Just for the money?”

“That was part of it, sure. But I told you that none of us acts from a single motive. People aren’t that simple. Yeah, David killed his brother for money. But also he did it because John put the horns on him by enjoying fun and games with Dorothy, David’s wife. And you’ve got to figure there was a lot of sibling rivalry as Neal Davenport, of all people, suggested. Listen, just because two guys are brothers doesn’t mean they think alike or have the same personalities and temperaments. Ask any horse trainer. Or even people who breed dogs or cats. They’ll tell you that every animal in a litter is different, with its own traits and characteristics. John J. Dempster may have played hardball in his business and personal life, but he was genuine. David Dempster is a small, mean, hypocritical bastard.”

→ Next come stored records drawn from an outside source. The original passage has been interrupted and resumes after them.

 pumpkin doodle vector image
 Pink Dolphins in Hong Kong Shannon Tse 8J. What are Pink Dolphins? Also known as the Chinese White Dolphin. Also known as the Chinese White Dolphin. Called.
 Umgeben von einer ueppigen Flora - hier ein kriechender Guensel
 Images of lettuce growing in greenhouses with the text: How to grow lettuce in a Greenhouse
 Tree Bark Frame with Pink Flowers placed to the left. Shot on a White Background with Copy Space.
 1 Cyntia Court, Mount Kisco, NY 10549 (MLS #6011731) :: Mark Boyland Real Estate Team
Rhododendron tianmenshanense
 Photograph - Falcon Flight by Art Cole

Sam holds up her palms in protest. “Enough already!” she pleads. “I’ll read all about it in your report. Right now I don’t want to hear any more about money, greed, and fratricide. It’s all too depressing. I just want to think nice thoughts. Give me a couple of more ice cubes and pour me some wine.”

The loft is dimming, and a blessed breeze comes sneaking in the front windows. Cone turns off the fan, and that helps. The traffic noises seem muted and far away.

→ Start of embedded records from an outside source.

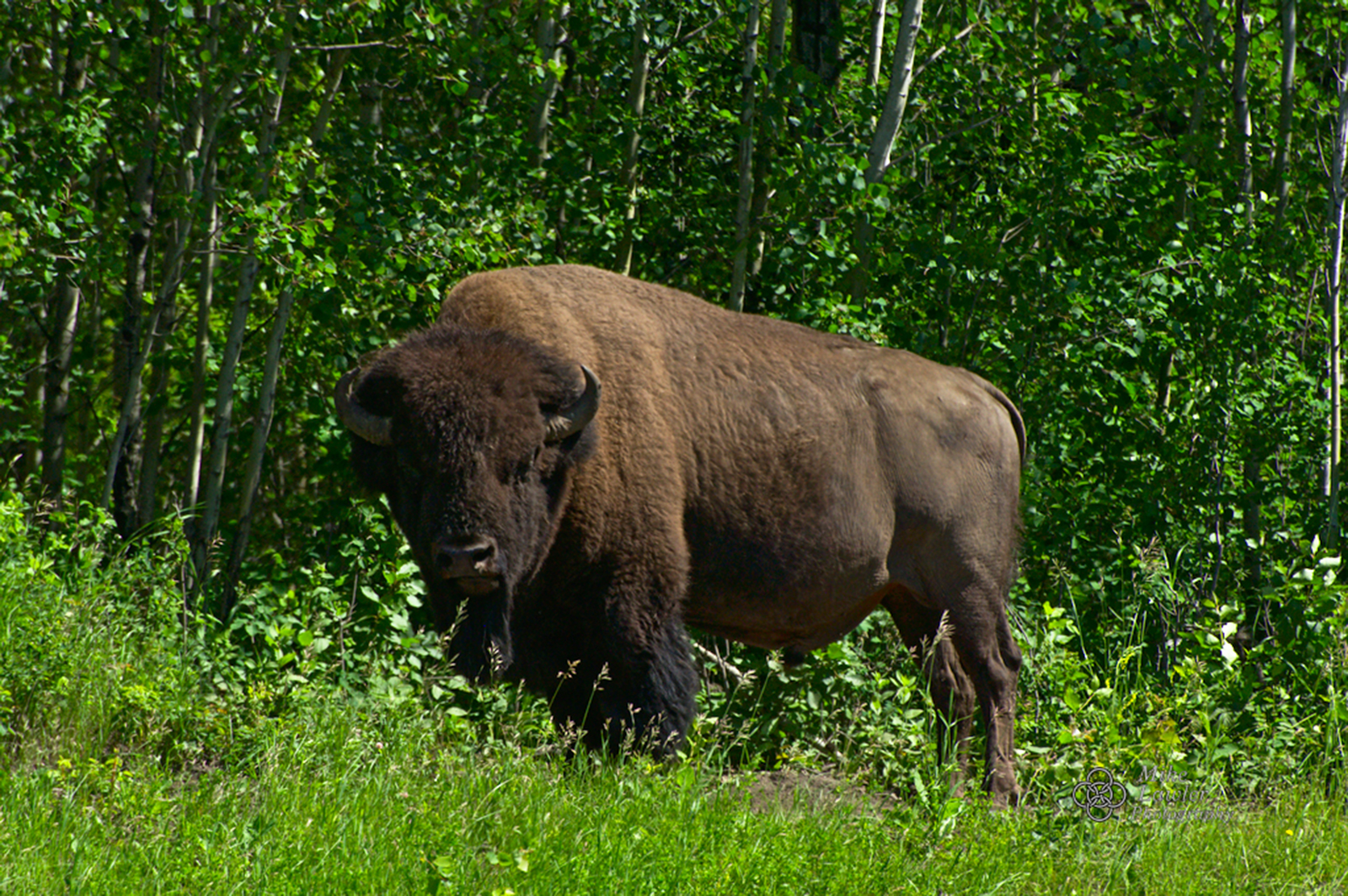 A plains bison in Elk Island National Park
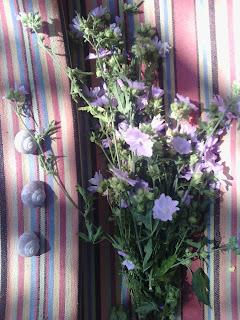 bagno, erba, fiori, infuso, magia, malva, negatività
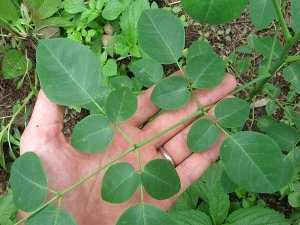miracle-tree-moringa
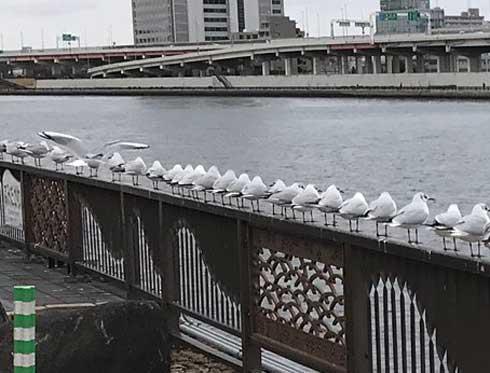 整列 鳥たち カモメ 並ぶ 一列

“How you coming with your nice thoughts?” Cone asks.

“Getting there,” Samantha says.

“You be nice to me, I’ll be nice to you.”

“Best offer I’ve had all day. Did you change the sheets?”

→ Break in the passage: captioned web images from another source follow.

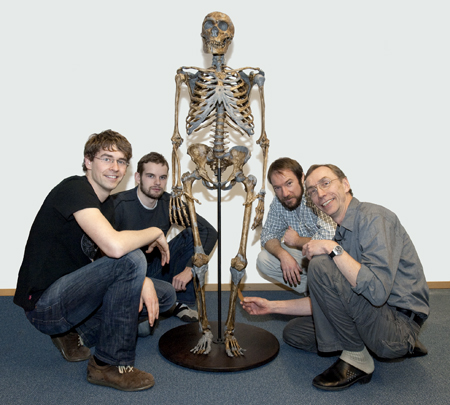 reconstructed neanderthal skeleton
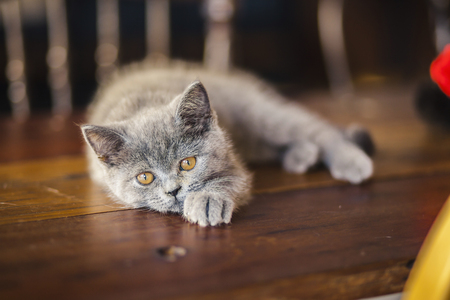 Cute Kitten, Russian Blue breed Play on a wooden table in a café ,beautiful gray cat Stock Photo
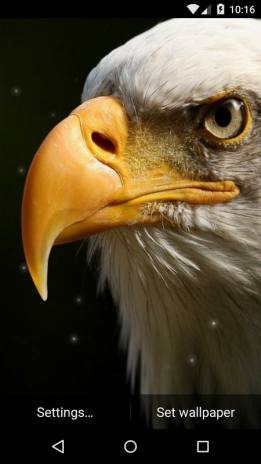 Eagle Live Wallpaper Hd Screenshot 7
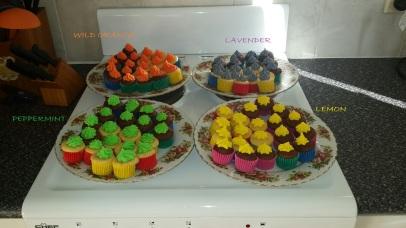 mini cupcakes iced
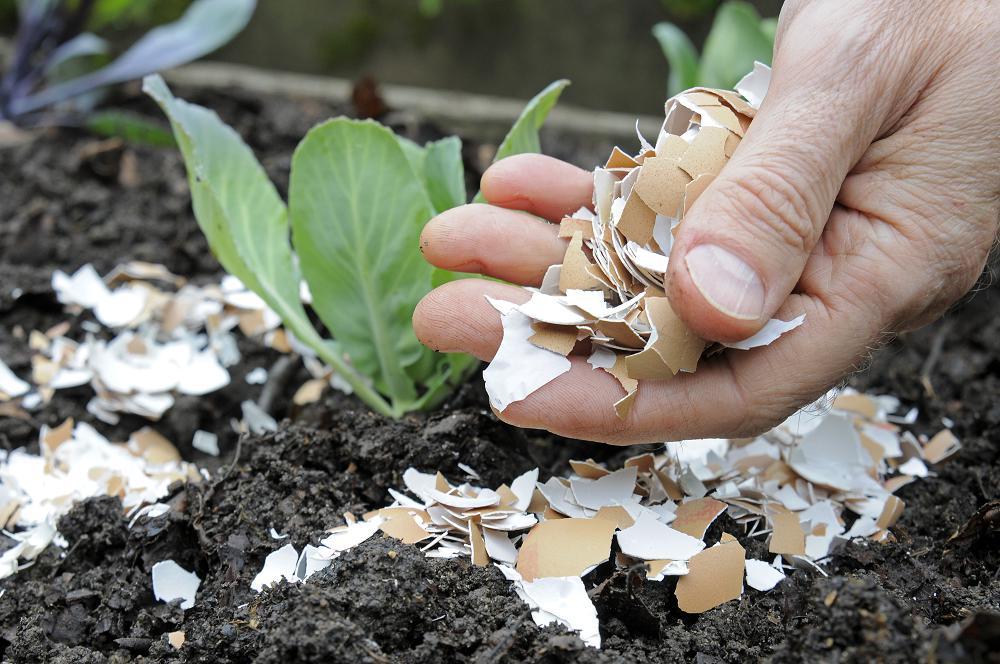 Slakken in de tuin bestrijden met eierschalen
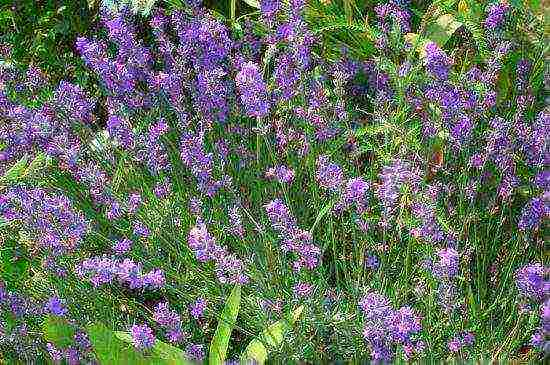 Лаванда в сибири: посадка и уход, особенности выращивания и укрытия на зиму
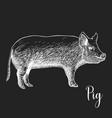 hand drawn sketch pig vector image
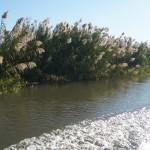 Auf der Fahrt zum Camp am schoenen Zambezi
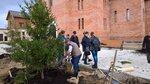 Благоустройство ландшафта территории храма в поселке Лесные Поляны Ивантеевского благочиния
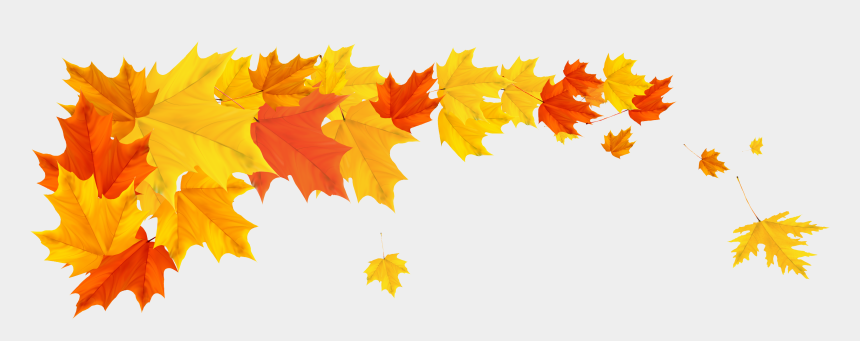 autumn clip art, Cartoons - Leaf Clipart, High Quality Images, Autumn Leaves, Clip - Transparent Fall Leaf Border
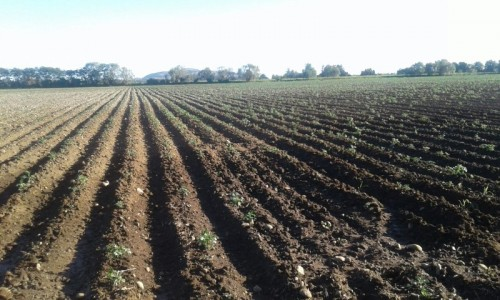 Parcela de 20 hectareas , 2 siembras anuales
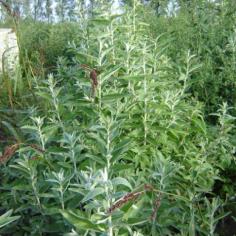 Eleagnus Angustifolia - Salcioara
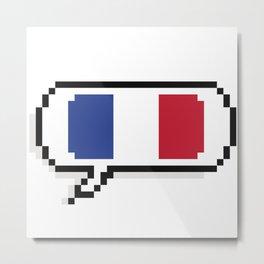 French flag Metal Print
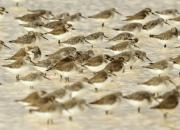 Calidris ferruginea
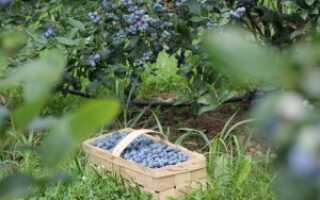 Уход за голубикой весной на даче на открытом участке: обрезка, подкормка и подкисление, чтобы она хорошо росла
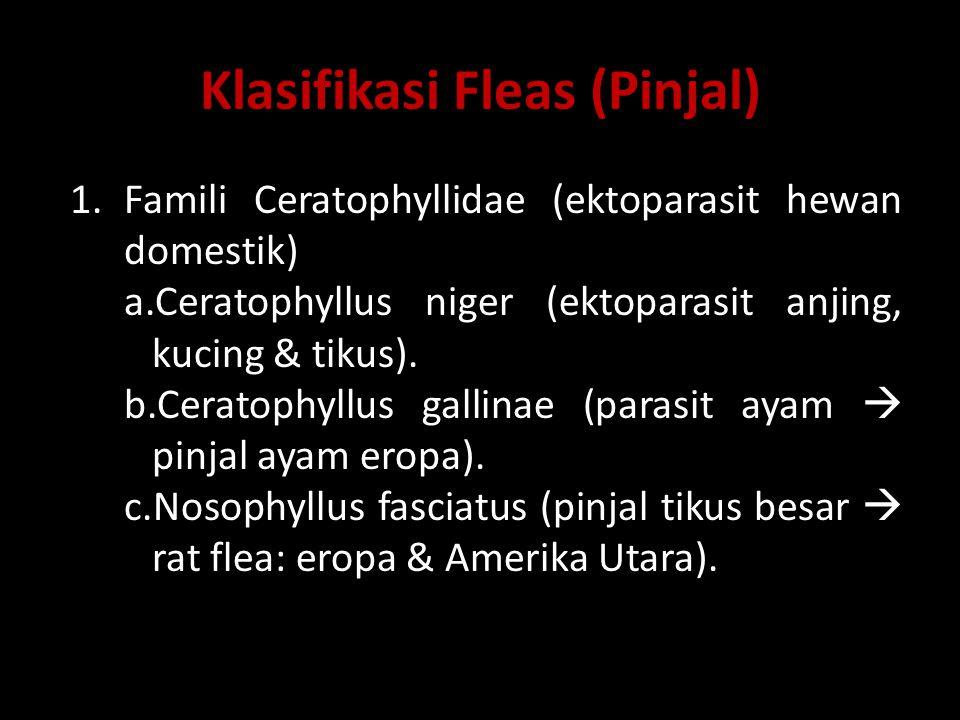 2.Famili Leptopsyllidae a.Leptopsylla segnis (pinjal tikus  mouse flea)  vektor penyakit pes pd manusia.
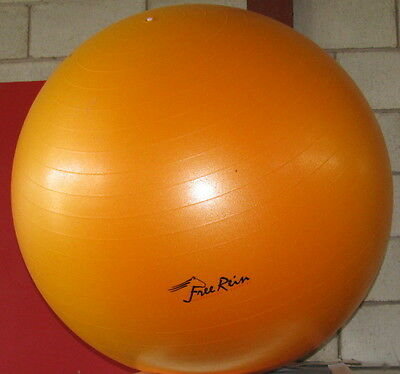 Horse Exercise Ball Free Rein Equestrian 100cm ,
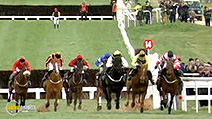 A still #5 from Century of Jumps Racing (2002)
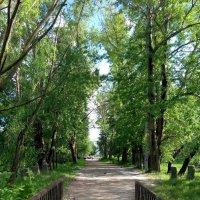 Старый мостик :: Андрей Козов
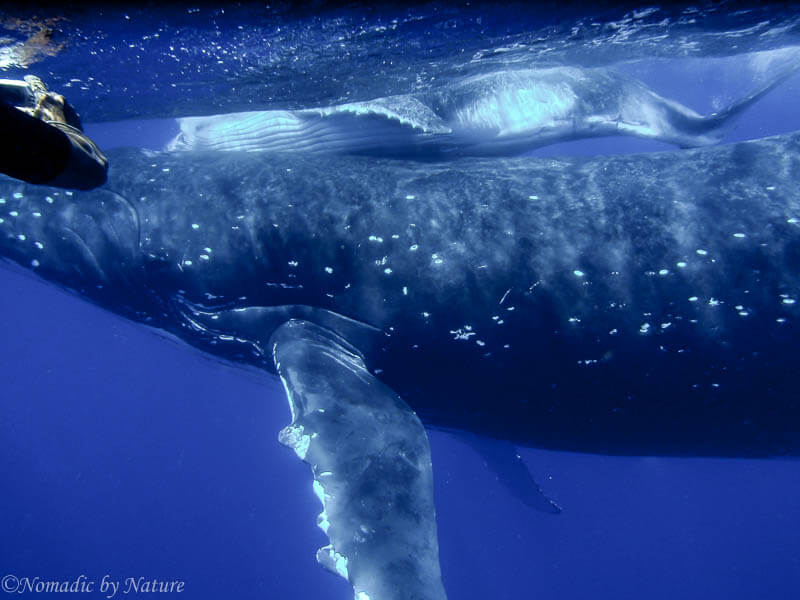 The Mother Humpback, Pushes the Calf to the Surface to Breathe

“Of course. It’s the last Saturday of the month, isn’t it?”

“My hero,” she says. She stands, ambles over to the mattress. She peels off bra and panties. Still standing, a pale wraith in the darkling, she begins unpinning her long, auburn hair.

“Maybe I should go get the ham first,” Timothy says.

“Screw the ham!” she says, then pauses, arms still raised, tresses half unbound. She looks at him thoughtfully. “You know who I feel sorry for in that whole Dempster mess?”

“Who?”

“Teresa. She sounds like such a nice, nutty lady. But she was married to a rakehell. And then he gets killed, and it turns out her brother-in-law, who’s been a real pal, was involved in the murder. My God, what that woman’s been through.”

“Yeah, well, she’s coping. I went up to see her this morning. She’s thinking of going to Japan for a while.”

“What for?”

“To study Zen. Says she wants to be closer to the cosmos—whatever that means. She told me she thinks everything happens for the best.”

Hair swinging free, Sam comes over to stand close in front of him. He bows his head to kiss her pipik.